Cliff Walkers have a live-for-the-day attitude when it comes to their health. They may smoke and drink too much, exercise never or erratically, be overweight, and use tranquilizers and antacids frequently. In short, along with Speed Freaks, this type is the most likely candidate for a fatal heart attack in the thirties or forties.
Anti-Aging Prescription: You really have to take better care of yourself— fast. Right now you're an accident waiting to happen. However, with improved diet and exercise habits, you can reverse the vitality drain your present life-style is creating.
Basket Cases are in a state of chronic fatigue. These types are often tired even before the day begins. Consequently, they may rely on a number of stress enhancers—caffeine, nicotine, sugar—to rev up. Their diet tends to be poor and they're usually too exhausted to exercise. Lack of vitality makes Basket Cases older than their years.
Anti-Aging Prescription: You're suffering from lack of stimulation and need to add some well-chosen stressors to your life—for instance, regular physical exercise, a challenging hobby, maybe even a more stimulating job. And make your diet a number-one priority by slipping in more low-fat, high energy carbohydrates (fruits, vegetables, whole grains) and taking multivitamin/mineral supplements.
There are two main types of Drifters.
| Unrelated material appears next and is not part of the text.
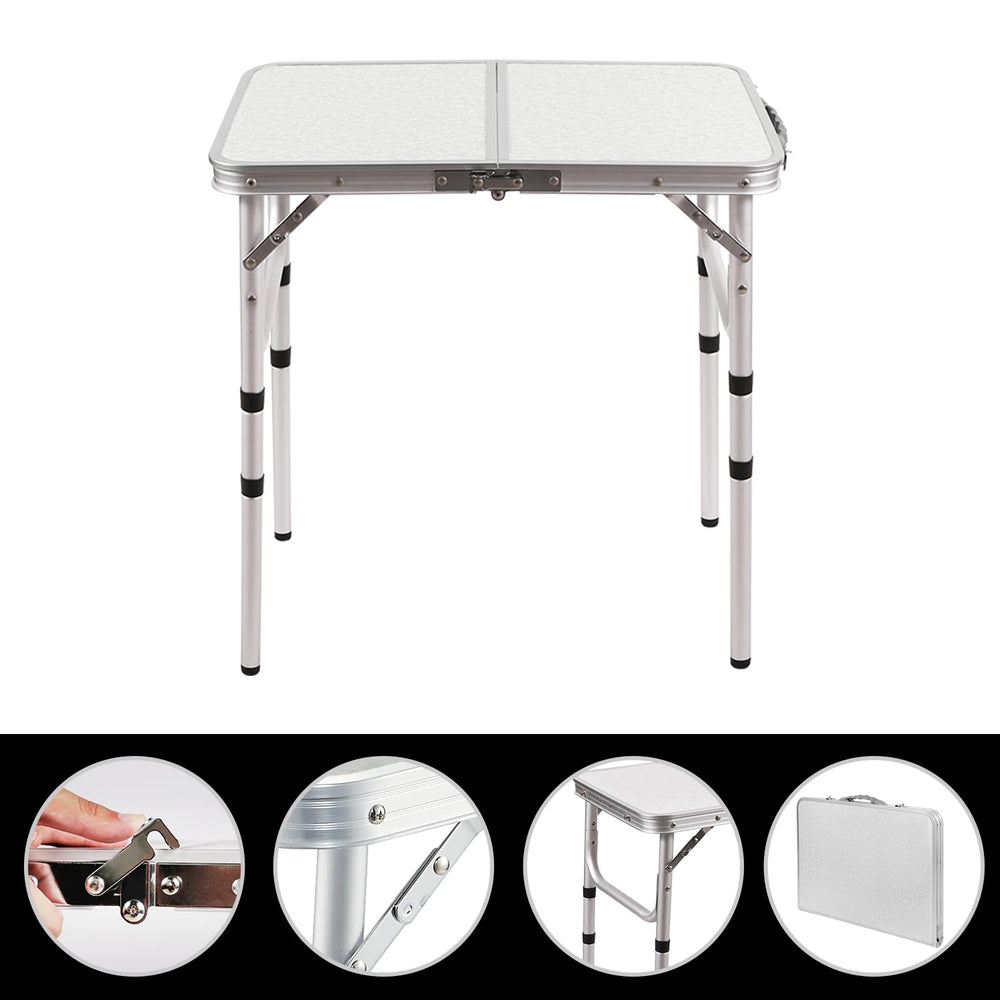 RedSwing waterproof tabletop for easy cleanup during picnics.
The more obvious is the person who never seems to find a goal or direction in life, and consequently drifts from job to job, relationship to relationship, and so on. Equally common: the person prone to mid-life crisis. These are often successful people who question their goals and the sacrifices they've made to achieve them. This psychic unrest can manifest as fatigue, insomnia, depression, and minor illnesses.
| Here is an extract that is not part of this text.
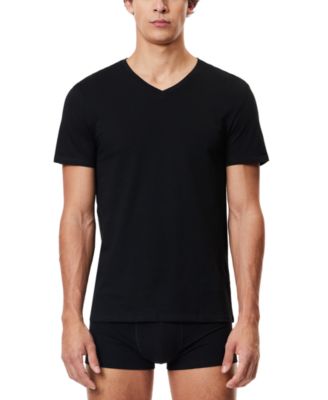 Lacoste - Men's 3pk. Slim-Fit V-Neck T-Shirts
Anti-Aging Prescription: Common sense suggests that you line up your priorities. Figure out your life direction and get moving. But this can be scary for someone accustomed to journeying through life without a compass. Ease into it by first identifying the relationships (personal and professional) that mean the most to you; they hold the clues to what you really want out of life.
Speed Freaks tend to be very successful. They also tend to be workaholics. It's not really work they're hooked on, but high-intensity stress. These people forget what it's like to operate at normal, healthy stress levels and get accustomed to a higher pressure point. Sooner or later they pay the price of accelerated aging: fatigue, ulcers, heart problems and other illnesses.
Anti-Aging Prescription: By contrast, many successful people aren't workaholic stress addicts at all, but stress masters. They may work long hours and use a lot of energy, but they're focused and efficient. They also know how to relax—even during a stressful day. You should, too. Make regular efforts to mix work and play; learn and practice such techniques as autogenic relaxation to unwind.
Worriers have trouble turning off negative thoughts. They believe that if they worry enough, a solution will magically appear. This type suffers frequent anxiety attacks and a lot of self-blame stemming from low self-esteem. They're slow to recover from stressful events and quick to complain of tension headaches, insomnia, lower-back pain, and other worry-linked ailments.
Anti-Aging Prescription: You need to develop a much more optimistic attitude and trust that whatever happens to you is within your control. Quiet your anxieties by learning mind-focusing and other relaxation techniques.
Typically, Loners are uncomfortable about revealing their true emotions. They're uneasy being around other people—especially in an intimate way. It takes a lot of energy to hold back your emotions. And not getting feedback about yourself from others results in stressful uncertainty—the prime vitality drain for the Loner.
Anti-Aging Prescription: While working on relationship (communication) skills is important, it's not the best place for you to start. Concentrate first on what you really want from life. For the most part, Loners in the study group found that whatever they valued involved other people—a realization that helped them (and will help you) tackle the thornier area of relationships.